------ Provided material ------

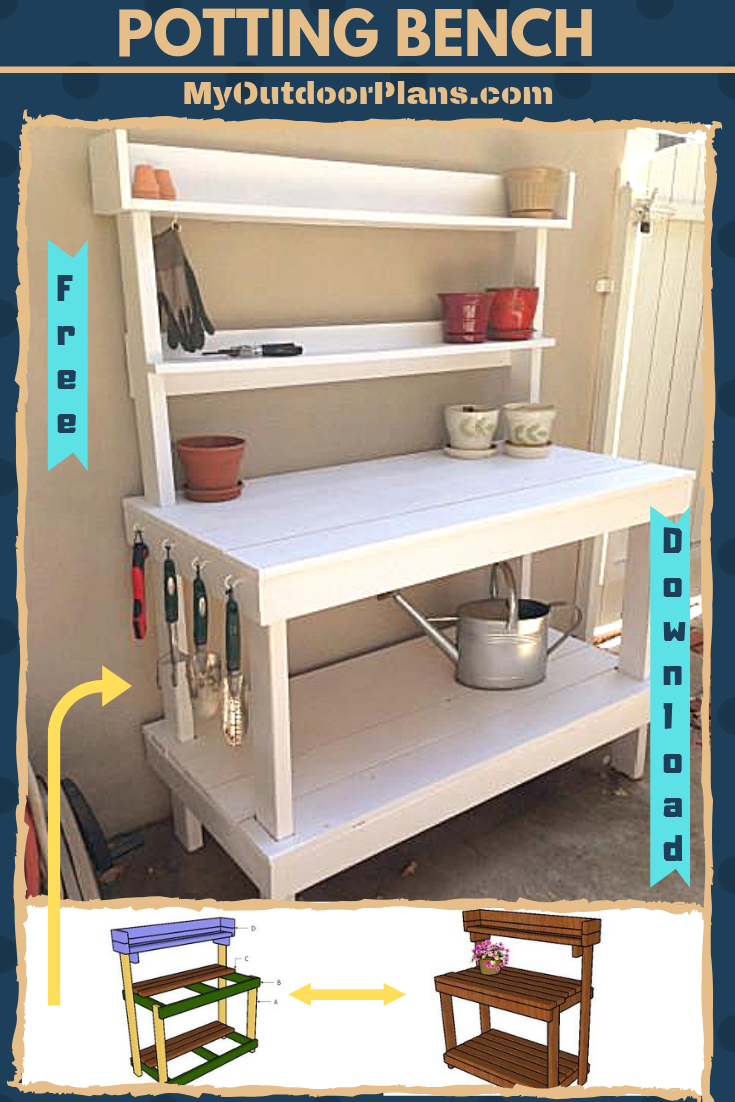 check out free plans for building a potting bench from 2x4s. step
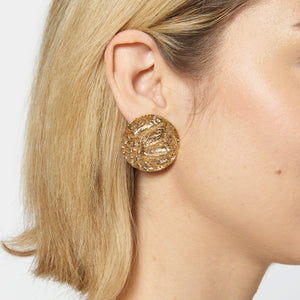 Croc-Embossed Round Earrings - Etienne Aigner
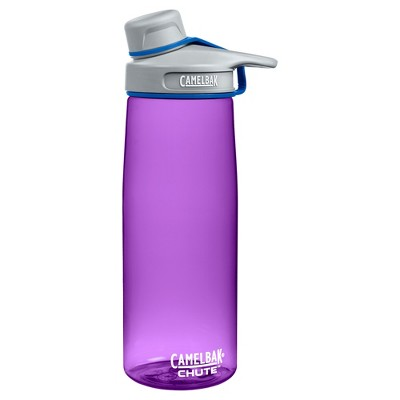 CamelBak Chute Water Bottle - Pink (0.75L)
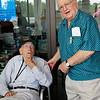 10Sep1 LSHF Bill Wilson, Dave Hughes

------

Task directions
Print the data above in full and exactly as it appears, skipping the pictures.

Result of this exercise
 check out free plans for building a potting bench from 2x4s. step
 Croc-Embossed Round Earrings - Etienne Aigner
 CamelBak Chute Water Bottle - Pink (0.75L)
 10Sep1 LSHF Bill Wilson, Dave Hughes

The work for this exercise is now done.